Il buio era opprimente ed assordante, mentre un atroce, rancido fetore di olio e grasso le mozzarono il fiato, rendendole la bocca amara di bile.
Tentando di respirare il meno possibile quella venefica aria viziata, la dragonessa iniziò a strisciare tra i meccanismi in continuo movimento della bestia, illuminandosi il cammino con le lame delle spade.
Sapeva che la maniera sicura di porre fine alla vita del perverso costrutto era quella di distruggere il generatore d'energia; l'unico inconveniente era che lei ignorava completamente la sua ubicazione.
Un sommesso ronzio, a stento udibile tra l'inferno di fischi e cigolii, attirò la sua attenzione guidandola verso la meta.
In prossimità del generatore, un bagliore bluastro aveva man mano preso il posto delle tenebre, mentre lo spazio tra i vari meccanismi era notevolmente aumentato, tanto da permetterle di starsene comodamente in piedi sulle zampe.
La macchina aveva ormai i secondi contati, mentre il carnefice ne guardava trionfante il cuore pulsante di vita artificiale.
La dragonessa era ridotta ad una selvaggia figura imbrattata di idrocarburi maleodoranti, con la pelle ustionata dal calore degli ingranaggi laddove le scaglie erano state asportate dalla roccia del tunnel; tuttavia questo non impedì a Pharnasius di provare un immenso piacere mentre estraeva le pistole dal fodero.

Loki aveva timidamente fatto capolino dal rifugio, ora che gli attacchi del colosso erano cessati, e scrutava ansiosamente il paesaggio alla ricerca di Pharnasius; ma di lei non vi era alcuna traccia.
Il panico che lo invase al pensiero di averla persa gli impedì di accorgersi dello stano comportamento della Macchina Madre.
Il ragno artificiale sembrava avesse perso la ragione: dimenava gli arti azionati da pistoni verso l'alto, nel futile tentativo di disarcionare la minuscola macchiolina viola che se ne stava accovacciata sulla sua groppa.
Loki ebbe un tuffo al cuore nel costatare che la sua compagna fosse salva, prima di vederla scomparire all'interno del mostro.
-Cosa vorrà mai fare quella pazza...-
Di lì a poco l'essere artificiale perse la testa, mentre delle istruzioni di emergenza si riversavano nel computer che lo controllava, provocando in lui un comportamento assai simile al panico degli esseri viventi.
Non sapendo cosa fare, la macchina iniziò a girare su se stessa come una trottola, per poi spiccare una disparata corsa senza meta, nella speranza di poter sfuggire dal male che la stava divorando da dentro.
Tremendamente sconcertato, Loki spalancò le ali e seguì in volo il tragitto del ragno metallico.
Improvvisamente la macchina si arrestò, crollando al suolo con un cavernoso sferragliare di membra.
Fu allora che Loki atterrò lì vicino, con il petto che si alzava ed abbassava selvaggiamente per lo sforzo di aver volato a grande velocità.
Scrutò nuovamente il mostro, sperando di individuare ancora quella macchia purpurea, ma di Pharnasius non vi era alcuna traccia.
Poi si sentì un forte martellare, simile al maglio del fabbro che si abbatte sull'incudine, che si fuse con il fischiare del vento tra le dune di sabbia.
Il guscio di metallo si smembrò e la piccola figura della dragonessa schizzò fuori come un kaiser.
-Loki!!! Ci sono riuscita!

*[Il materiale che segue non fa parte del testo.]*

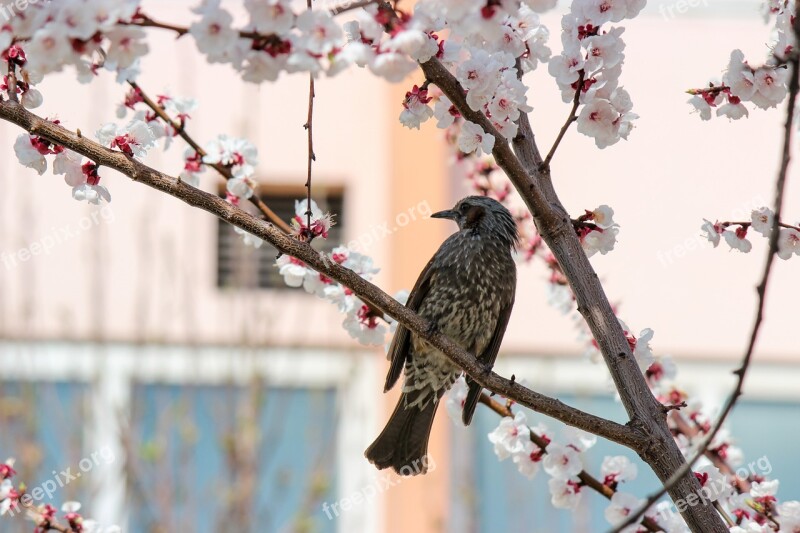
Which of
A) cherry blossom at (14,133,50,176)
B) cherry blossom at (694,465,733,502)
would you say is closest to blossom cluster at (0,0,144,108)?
cherry blossom at (14,133,50,176)

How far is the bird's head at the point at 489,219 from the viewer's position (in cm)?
319

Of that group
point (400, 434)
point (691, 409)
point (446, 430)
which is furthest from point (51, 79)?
point (691, 409)

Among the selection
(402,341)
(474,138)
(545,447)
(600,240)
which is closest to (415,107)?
(474,138)

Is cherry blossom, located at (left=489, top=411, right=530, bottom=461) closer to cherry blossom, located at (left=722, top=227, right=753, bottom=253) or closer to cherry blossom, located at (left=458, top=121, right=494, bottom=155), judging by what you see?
cherry blossom, located at (left=722, top=227, right=753, bottom=253)

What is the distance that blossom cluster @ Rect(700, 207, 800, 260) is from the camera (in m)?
2.09

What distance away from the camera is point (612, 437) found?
196 centimetres

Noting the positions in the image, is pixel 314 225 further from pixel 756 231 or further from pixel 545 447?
pixel 756 231

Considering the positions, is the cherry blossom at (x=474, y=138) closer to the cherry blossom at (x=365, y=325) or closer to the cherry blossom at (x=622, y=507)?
the cherry blossom at (x=365, y=325)

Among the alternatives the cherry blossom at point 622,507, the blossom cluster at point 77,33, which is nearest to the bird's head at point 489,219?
the cherry blossom at point 622,507

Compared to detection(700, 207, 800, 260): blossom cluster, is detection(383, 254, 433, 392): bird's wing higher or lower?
higher

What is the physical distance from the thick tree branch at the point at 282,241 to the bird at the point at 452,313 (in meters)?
0.93

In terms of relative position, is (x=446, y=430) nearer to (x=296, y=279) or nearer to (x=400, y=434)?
(x=400, y=434)

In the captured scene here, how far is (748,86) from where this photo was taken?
2.04 m

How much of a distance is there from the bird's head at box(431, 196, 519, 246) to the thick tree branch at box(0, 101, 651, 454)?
1171mm
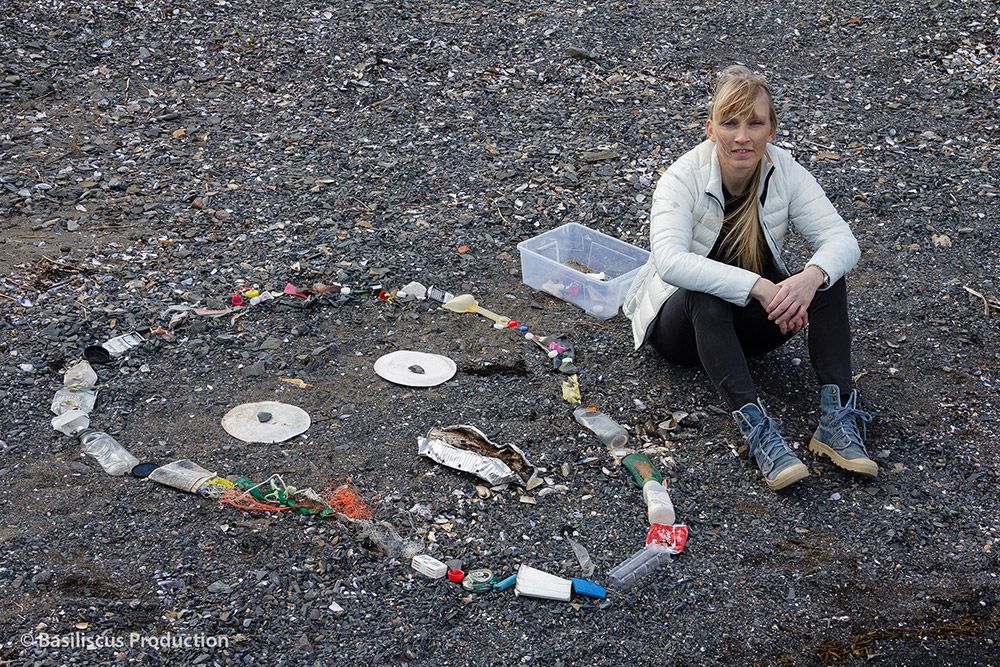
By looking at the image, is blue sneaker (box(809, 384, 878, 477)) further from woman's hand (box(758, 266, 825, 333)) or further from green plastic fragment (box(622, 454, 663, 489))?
green plastic fragment (box(622, 454, 663, 489))

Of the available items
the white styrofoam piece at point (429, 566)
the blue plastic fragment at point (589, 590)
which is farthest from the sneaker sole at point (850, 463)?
the white styrofoam piece at point (429, 566)

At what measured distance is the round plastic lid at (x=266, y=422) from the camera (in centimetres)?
383

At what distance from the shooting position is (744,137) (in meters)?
3.66

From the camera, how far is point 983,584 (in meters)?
3.20

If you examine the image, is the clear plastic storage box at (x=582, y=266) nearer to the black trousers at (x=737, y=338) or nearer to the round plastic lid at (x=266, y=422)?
the black trousers at (x=737, y=338)

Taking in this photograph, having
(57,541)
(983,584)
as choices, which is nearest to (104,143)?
(57,541)

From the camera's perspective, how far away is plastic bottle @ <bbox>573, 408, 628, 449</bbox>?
382 centimetres

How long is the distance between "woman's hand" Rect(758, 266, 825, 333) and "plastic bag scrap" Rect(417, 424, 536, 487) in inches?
43.6

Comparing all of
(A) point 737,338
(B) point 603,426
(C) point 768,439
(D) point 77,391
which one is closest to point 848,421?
(C) point 768,439

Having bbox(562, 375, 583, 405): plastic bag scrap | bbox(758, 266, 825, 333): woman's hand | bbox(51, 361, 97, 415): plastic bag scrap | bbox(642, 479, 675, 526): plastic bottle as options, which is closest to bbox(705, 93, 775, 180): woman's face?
bbox(758, 266, 825, 333): woman's hand

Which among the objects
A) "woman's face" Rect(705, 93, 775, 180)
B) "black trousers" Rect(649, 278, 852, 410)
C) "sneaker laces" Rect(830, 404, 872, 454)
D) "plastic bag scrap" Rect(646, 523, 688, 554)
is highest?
"woman's face" Rect(705, 93, 775, 180)

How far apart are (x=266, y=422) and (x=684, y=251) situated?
184cm

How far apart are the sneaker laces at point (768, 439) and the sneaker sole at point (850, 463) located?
0.20 m

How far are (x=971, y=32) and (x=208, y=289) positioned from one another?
6326 mm
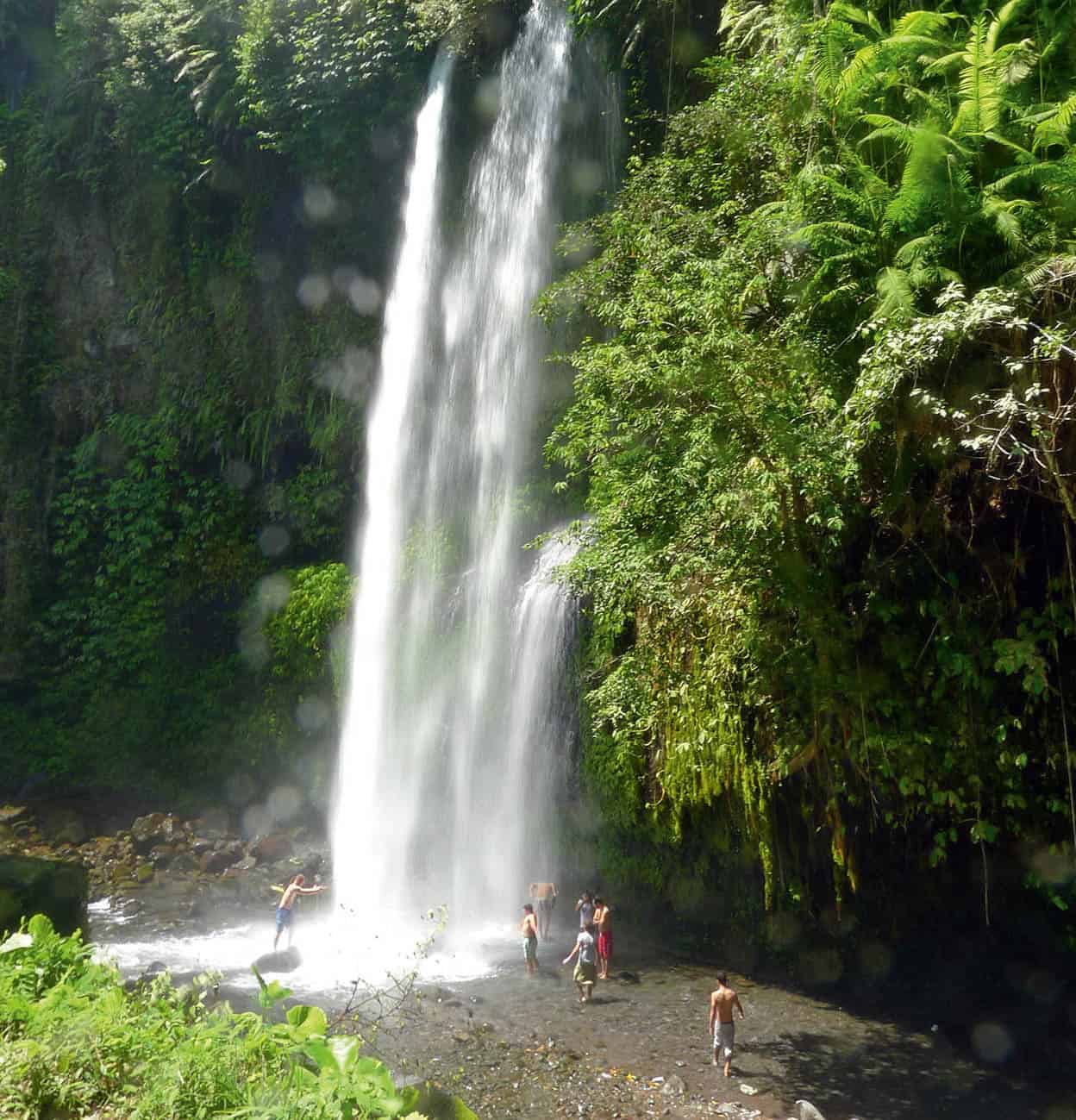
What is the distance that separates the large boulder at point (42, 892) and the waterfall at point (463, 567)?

Lo abbiamo preso!-
Nel pieno del suo entusiasmo, Pharnasius volò tra le braccia di lui con la cinguettante allegria di una rondine, scaraventandolo direttamente a terra e imbrattandolo di bitume, che subito andò disgustosamente ad impastarsi con la fine sabbia del deserto; ma lei era troppo entusiasta per accorgersene.

Oscar osservò ogni cosa e represse un tremito di rabbia.
Il suo corpo atrofizzato se ne stava da tempo immemore intrappolato all'interno di una foresta impenetrabile di elettrodi e cavi, tuttavia gli impulsi e le sensazioni che il calcolatore inviava al cervello di Oscar erano gli stessi che avrebbe provato standosene in un comodo salottino.
Poteva gustare la morbidezza del broccato che ricopriva l'imbottitura del divano, l'odore aromatico del ceppo di ginepro che bruciava nel caminetto e il dolciastro sapore del vino che stava sorseggiando da un calice di cristallo finemente modellato.
Quella perfezione era stata guastata quando aveva avvertito la morte della sua creatura, avvenuta per mano di una dragonessa viola imbrattata dal sangue della sua stessa vittima.
Un affronto così grave non poteva essere ignorato.